WHAT IS EXPECTED - Copy out every one of the records below word for word, omitting the pictures.

TASK INPUT -
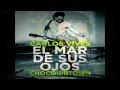 El Mar de sus Ojos Letra- lyrics Carlos Vives ft ...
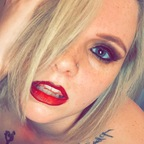View holly_nl13 OnlyFans videos and photos for free 

 picture 1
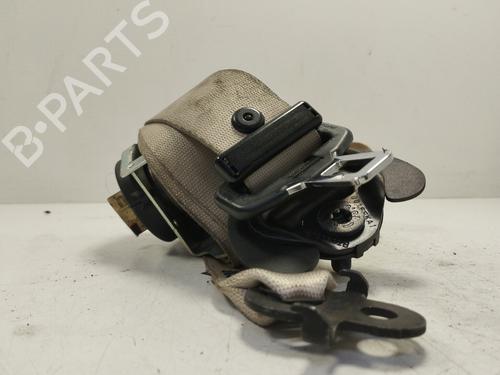 Front right seatbelt BMW 5 (F10) 520 d | BP23258770I25 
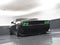 2019 Dodge Challenger R/T Scat Pack Widebody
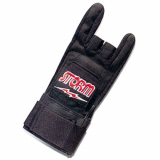 Storm Xtra Grip Plus Black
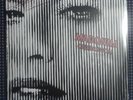 REAR STILL SEALED MADONNA CELEBRATION ORIGINAL 2009 12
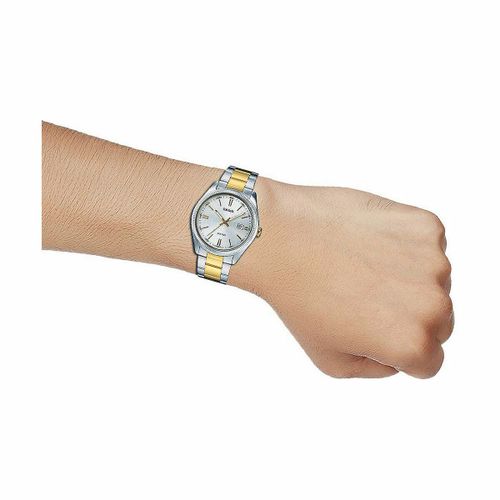 Muški sat Casio MTP-1302PSG-7AVEF (Ø 39 mm) slika 3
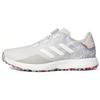 adidas S2G BOA Wide Grey White Men Sneakers Grey-Two Cloud-White Grey-Three GV9786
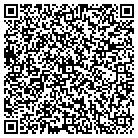 QR code with Maui Island Sands Resort contacts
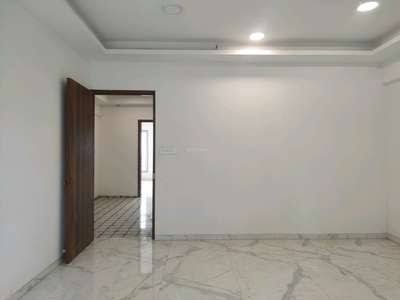 1 BHK Apartment For Sale in Rajesh CHS Bhayandrer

EXPECTED ANSWER -
 El Mar de sus Ojos Letra- lyrics Carlos Vives ft ...
View holly_nl13 OnlyFans videos and photos for free 

 picture 1
 Front right seatbelt BMW 5 (F10) 520 d | BP23258770I25 
 2019 Dodge Challenger R/T Scat Pack Widebody
 Storm Xtra Grip Plus Black
 REAR STILL SEALED MADONNA CELEBRATION ORIGINAL 2009 12
 Muški sat Casio MTP-1302PSG-7AVEF (Ø 39 mm) slika 3
 adidas S2G BOA Wide Grey White Men Sneakers Grey-Two Cloud-White Grey-Three GV9786
 QR code with Maui Island Sands Resort contacts
 1 BHK Apartment For Sale in Rajesh CHS Bhayandrer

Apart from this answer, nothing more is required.